It represents a sharp reversal from the previous two years when metals rose on a wave of confidence following the shutdown, inflationary projections, and supply bottlenecks. Currently, there is inflation and a shortage of supplies.
As prices are decimated by recession fears, industrial metals are on track to have their worst quarter since the financial crisis of 2008. Tin just fell 21% in its worst week since a crisis in the 1980s that shut down London trading for four years, while copper, the great economic barometer, has recoiled into a bear market from a record four months ago.
It represents a sharp reversal from the previous two years when metals rose on a wave of confidence following the shutdown, inflationary projections, and supply bottlenecks. Currently, there is inflation and a shortage of supplies. Prices, however, are falling as concerns about a slowdown in industrial activity across major nations coincide with weakening Chinese demand.
For a metal like copper, whose applications range from sophisticated electronics to heavy industrial machinery, the market is closely tied to
changes in the economy. The market’s retreat is a sign from the commodities markets those efforts to bring prices back under control are showing some early success. Considerably as Chinese Covid-19 lockdowns begin to loosen, the mood in the metals market has deteriorated, and there are indications that dealers there are betting that copper prices will fall even further.

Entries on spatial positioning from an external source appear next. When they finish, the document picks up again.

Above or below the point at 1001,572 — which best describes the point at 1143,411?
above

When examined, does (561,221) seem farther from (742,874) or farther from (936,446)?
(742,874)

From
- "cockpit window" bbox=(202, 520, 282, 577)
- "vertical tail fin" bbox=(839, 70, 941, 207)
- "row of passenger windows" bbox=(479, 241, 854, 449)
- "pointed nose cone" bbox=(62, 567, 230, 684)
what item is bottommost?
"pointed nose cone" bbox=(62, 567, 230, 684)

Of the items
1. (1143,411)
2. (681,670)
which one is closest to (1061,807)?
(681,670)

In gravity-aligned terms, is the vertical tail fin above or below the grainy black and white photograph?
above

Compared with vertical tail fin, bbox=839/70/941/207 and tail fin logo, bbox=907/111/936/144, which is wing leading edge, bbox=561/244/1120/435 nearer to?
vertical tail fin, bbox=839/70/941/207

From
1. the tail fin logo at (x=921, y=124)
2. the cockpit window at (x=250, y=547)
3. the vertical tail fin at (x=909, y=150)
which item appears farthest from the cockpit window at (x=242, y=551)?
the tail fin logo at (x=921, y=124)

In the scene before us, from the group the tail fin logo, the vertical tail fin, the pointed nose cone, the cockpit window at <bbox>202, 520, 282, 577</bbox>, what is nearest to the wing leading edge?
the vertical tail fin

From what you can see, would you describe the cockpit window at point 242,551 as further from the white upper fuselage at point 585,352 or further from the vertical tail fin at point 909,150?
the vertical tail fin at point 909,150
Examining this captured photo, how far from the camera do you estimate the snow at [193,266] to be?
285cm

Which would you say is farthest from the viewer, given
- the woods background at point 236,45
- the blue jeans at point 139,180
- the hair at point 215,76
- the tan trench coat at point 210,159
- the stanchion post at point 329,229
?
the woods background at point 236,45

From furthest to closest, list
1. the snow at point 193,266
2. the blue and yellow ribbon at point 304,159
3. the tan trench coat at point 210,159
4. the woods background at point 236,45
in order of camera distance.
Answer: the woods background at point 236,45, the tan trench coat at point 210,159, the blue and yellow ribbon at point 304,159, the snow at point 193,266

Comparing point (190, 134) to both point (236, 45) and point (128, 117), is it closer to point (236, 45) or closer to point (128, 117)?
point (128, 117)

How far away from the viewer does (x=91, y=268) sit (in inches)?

Chinese industrial activity is already declining, and according to S&P Global Indices released on Thursday, US manufacturing output hit a 23-month low while European manufacturing output shrank for the first time in two years. Nevertheless, investors appear to gamble expecting considerably greater losses in demand in the upcoming weeks based on the size of the rapid selloff in copper and other industrial metals.
On the London Metal Exchange, copper fell to an all-time low of $8,122.50 a tonne on Friday. With an 11% decline so far in June, copper is on pace for one of the biggest monthly losses in the previous 30 years.
However, the supply for copper and a number of other metal markets continues to be among the tightest ever. Even ardent copper bulls like Goldman Sachs Group Inc. had warned that demand destruction may be essential to assist ease the strain as inventories around the world were dropping and there was little indication of major new supply.
The Federal Reserve raised interest rates by 75 basis points earlier this month and issued a warning that its attempt to rein in rogue inflation risked triggering a recession, which is when the slump in industrial metals began. Although investors in other markets began to price in an earlier conclusion to the Fed’s rate-hike cycle last week, the selloff continued to intensify.